Shaw and Partners have raised capital for several stocks including American chip builder Revasum (ASX: RVS). Revasum boss Jerry Cutini told the conference a US$30m deal for a company of Revasum’s size could not be done on the NASDAQ.
“We didn’t come by accident; we came on purpose because we thought it was the right market,” he said.
Shaw have put a target price of $2 on Revasum (ASX: RVS) and Pivotal Systems (ASX: PVS). Andrew Pridham-managed investment bank Moelis has also rated those semiconductor plays as buys, setting target prices of $1.84 and $2.44 respectively.
Moelis analyst Brendon Kelly told Stockhead: “Pivotal and Revasum have some unique IP in their respective segments of the industry and we expect both companies to be squarely within the sights of their peers as prospective acquisition targets in a few years time.”
Here’s a table of all the analyst recommendations made on ASX semiconductor small caps this year
Money of course would be the reason for a buy-out. But not just so shareholders can get rich. It’s so the technology itself can become a reality.
“It would take a significant amount of investment to turn this into a significant product,” said 4DS’ MacAuliffe. “We’re trying to prove you can make a megabit chip with storage and being able to show this to a memory buyer and say ‘if you were to invest money you could make this a reality’.”

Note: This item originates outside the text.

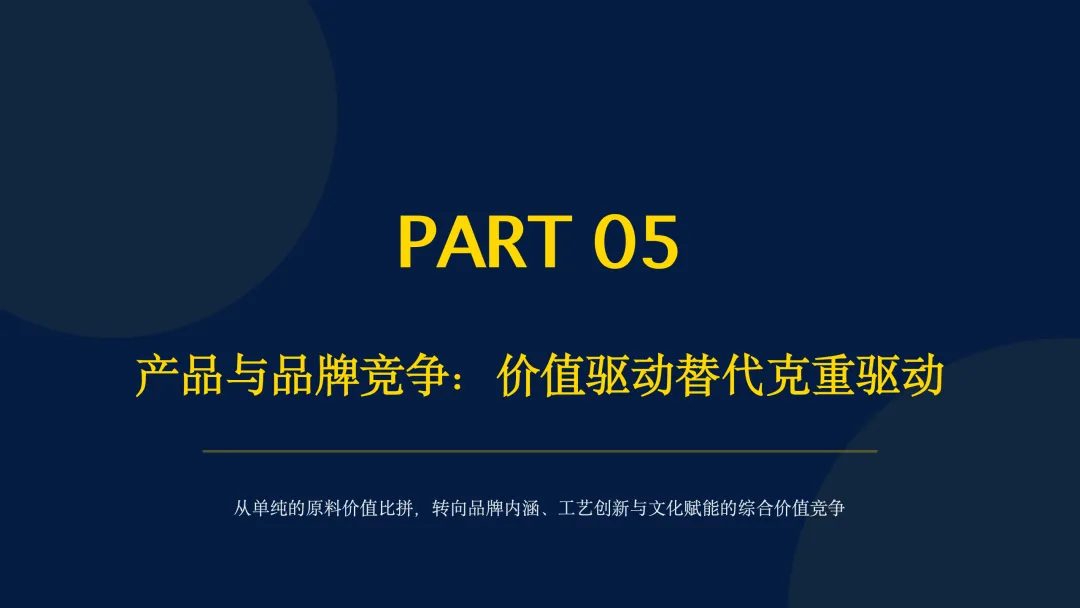 PART 05

产品与品牌竞争：价值驱动替代克重驱动

从单纯的原料价值比拼，转向品牌内涵、工艺创新与文化赋能的综合价值竞争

Other players would be open but do not have it as the be-all and end-all. BlueChiip (ASX: BCT) boss Andrew McLellan said his primary interest was “creating value”.

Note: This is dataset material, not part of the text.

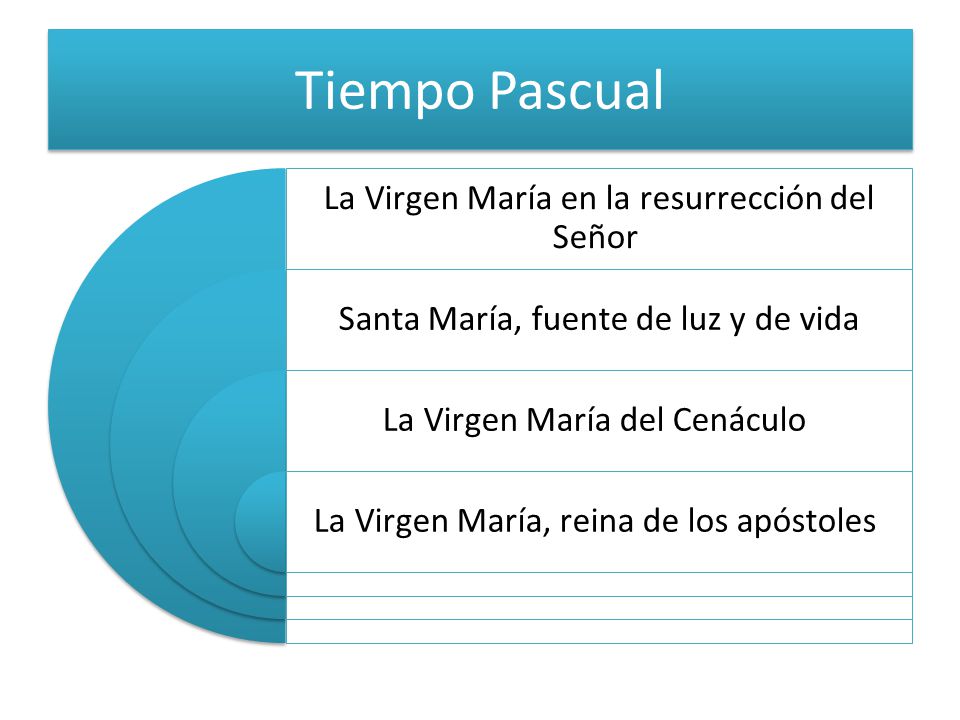 Tiempo Pascual

La Virgen María en la resurrección del Señor

Santa María, fuente de luz y de vida

La Virgen María del Cenáculo

La Virgen María, reina de los apóstoles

“As we get penetration in the market, we may get [acquisition] interest but it’s not of concern. We anticipate creating value no matter what,” he said.

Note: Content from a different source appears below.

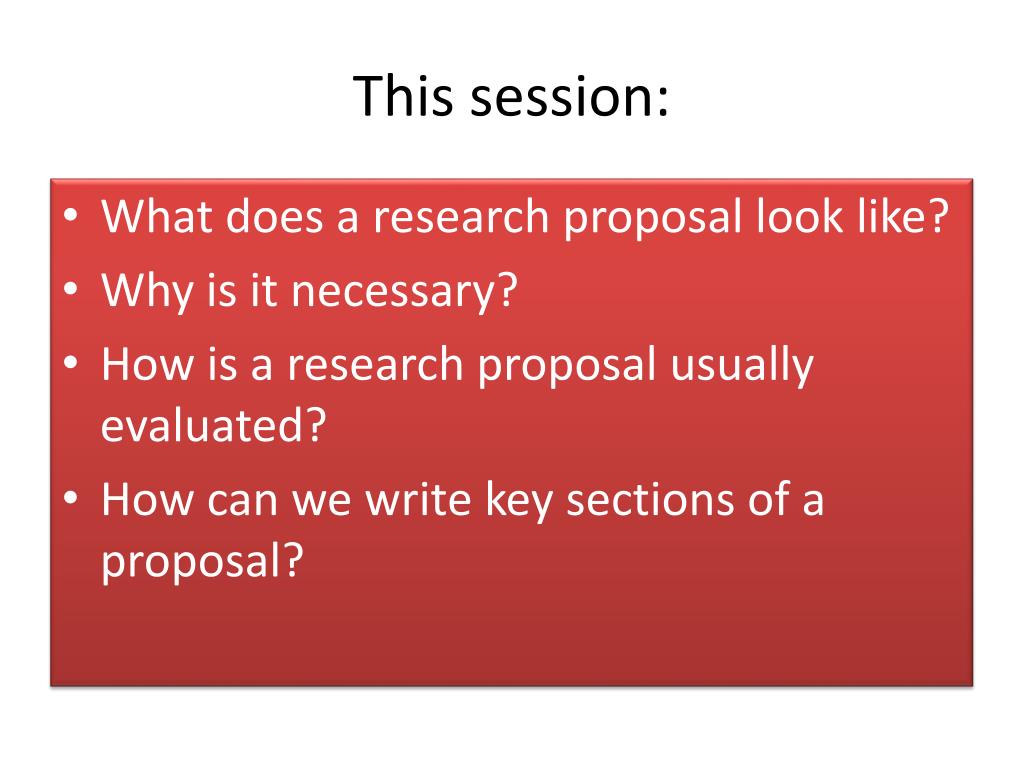 This session:

• What does a research proposal look like?
• Why is it necessary?
• How is a research proposal usually evaluated?
• How can we write key sections of a proposal?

His company’s technology is miniature chips, used to uniquely identify medical samples that need to be kept in extreme conditions (such as in liquid nitrogen).
“What do we compete with? Handwritten labels and bar codes,” McLellan said. “There’s no other technology on the planet that gets near that [liquid nitrogen temperatures].”
It is also important to bear in mind that with every capital raise you give away equity. Darren Vincent told Stockhead in regard to the Revasum IPO which Shaw ran last year, “no one wanted to give away all their equity at the types of valuations they [Revasum] were going to get at this stage”.
Simply put, the more dilutions there are, the less the pay-offs for earlier shareholders at any eventual exit.
Vincent said investors should consider three factors: intellectual property, sales traction and the size of the market opportunity.
In regard to Revasum (ASX: RVS) and Pivotal Systems (ASX: PVL), he told Stockhead: “If you’re looking at Revasum and Pivotal, [consider] how definable the IP differentiation is.”
Collectively, semiconductor stocks are only slightly up this year, 2.5 per cent. But if any buyers were to come knocking, the experience with Purifloh (ASX: PUR) last November shows this could change.